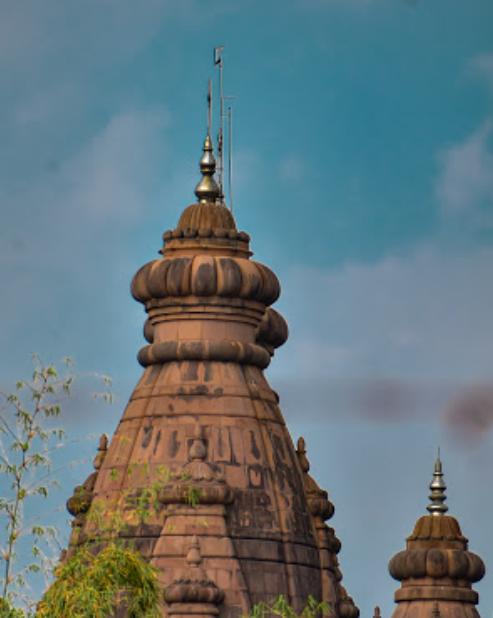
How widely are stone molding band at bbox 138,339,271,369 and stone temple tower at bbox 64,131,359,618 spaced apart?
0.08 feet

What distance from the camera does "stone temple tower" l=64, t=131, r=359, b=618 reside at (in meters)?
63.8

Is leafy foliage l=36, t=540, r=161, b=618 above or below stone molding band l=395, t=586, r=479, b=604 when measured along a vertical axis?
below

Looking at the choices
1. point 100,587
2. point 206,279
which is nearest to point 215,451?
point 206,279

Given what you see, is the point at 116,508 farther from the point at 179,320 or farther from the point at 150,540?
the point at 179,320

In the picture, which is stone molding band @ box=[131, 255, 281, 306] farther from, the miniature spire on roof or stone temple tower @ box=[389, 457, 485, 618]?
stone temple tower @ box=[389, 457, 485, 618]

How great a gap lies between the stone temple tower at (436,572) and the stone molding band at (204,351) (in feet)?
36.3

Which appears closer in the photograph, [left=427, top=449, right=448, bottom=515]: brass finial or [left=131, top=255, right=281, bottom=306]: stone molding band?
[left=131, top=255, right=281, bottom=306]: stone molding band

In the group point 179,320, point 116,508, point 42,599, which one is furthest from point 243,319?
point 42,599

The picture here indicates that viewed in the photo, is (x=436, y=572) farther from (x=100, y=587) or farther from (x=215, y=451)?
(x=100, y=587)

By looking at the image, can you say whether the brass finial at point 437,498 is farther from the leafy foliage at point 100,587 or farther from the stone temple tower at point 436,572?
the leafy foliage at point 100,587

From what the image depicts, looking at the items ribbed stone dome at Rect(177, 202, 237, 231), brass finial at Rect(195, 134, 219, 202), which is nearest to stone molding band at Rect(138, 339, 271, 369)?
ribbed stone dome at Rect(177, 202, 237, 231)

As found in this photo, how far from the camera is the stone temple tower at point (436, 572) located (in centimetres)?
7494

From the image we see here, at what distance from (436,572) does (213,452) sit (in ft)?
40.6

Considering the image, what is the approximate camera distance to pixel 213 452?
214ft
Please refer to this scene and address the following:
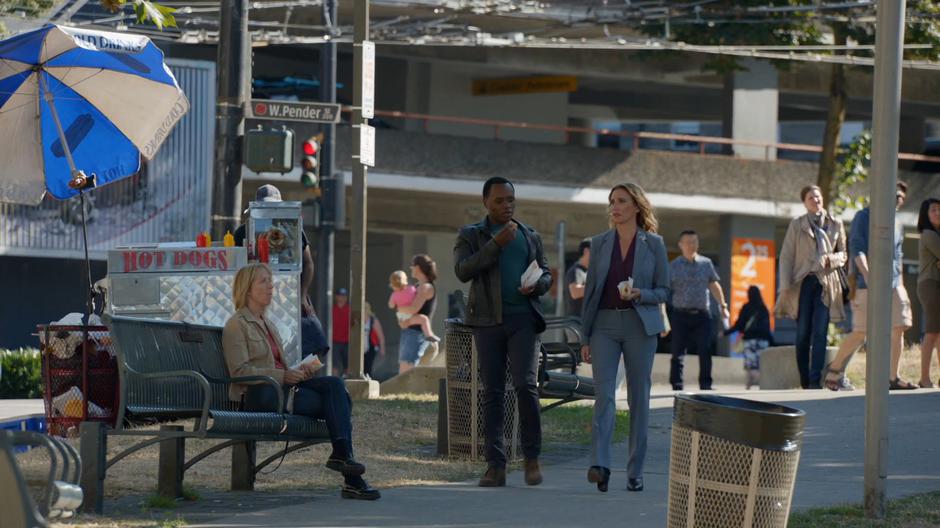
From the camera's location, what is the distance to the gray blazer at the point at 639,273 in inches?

_STATED PROBLEM_
Write out all of the entries above word for word, leaving out the pictures.

_ANSWER TO THIS EXERCISE_
How widely are stone molding band at bbox 138,339,271,369 and stone temple tower at bbox 64,131,359,618 spaced apart?
0.08 feet

What distance from the camera does "stone temple tower" l=64, t=131, r=359, b=618 reside at (in meters)?
63.8

Is leafy foliage l=36, t=540, r=161, b=618 above or below stone molding band l=395, t=586, r=479, b=604 when measured along a vertical axis?
below

Looking at the choices
1. point 100,587
2. point 206,279
which is nearest to point 215,451?
point 206,279

Given what you see, is the point at 116,508 farther from the point at 179,320 or farther from the point at 150,540?
the point at 179,320

In the picture, which is stone molding band @ box=[131, 255, 281, 306] farther from, the miniature spire on roof or stone temple tower @ box=[389, 457, 485, 618]?
stone temple tower @ box=[389, 457, 485, 618]

How great a gap lies between the stone temple tower at (436,572) and the stone molding band at (204,351) (in feet)?
36.3

Which appears closer in the photograph, [left=427, top=449, right=448, bottom=515]: brass finial or [left=131, top=255, right=281, bottom=306]: stone molding band?
[left=131, top=255, right=281, bottom=306]: stone molding band

In the group point 179,320, point 116,508, point 42,599, which one is furthest from point 243,319?
point 42,599

The picture here indicates that viewed in the photo, is (x=436, y=572) farther from (x=100, y=587) or farther from (x=215, y=451)?
(x=100, y=587)

By looking at the image, can you say whether the brass finial at point 437,498 is farther from the leafy foliage at point 100,587 or farther from the stone temple tower at point 436,572?
the leafy foliage at point 100,587

From what the image depicts, looking at the items ribbed stone dome at Rect(177, 202, 237, 231), brass finial at Rect(195, 134, 219, 202), which is nearest to stone molding band at Rect(138, 339, 271, 369)?
ribbed stone dome at Rect(177, 202, 237, 231)

As found in this photo, how far from the camera is the stone temple tower at point (436, 572) located (in centimetres)?
7494

From the image we see here, at what distance from (436,572) does (213,452) sit (in ft)?
40.6

Considering the image, what is the approximate camera distance to pixel 213 452?
214ft
Please refer to this scene and address the following:
From the camera's location, what is the distance to the gray blazer at the point at 639,273 in inches?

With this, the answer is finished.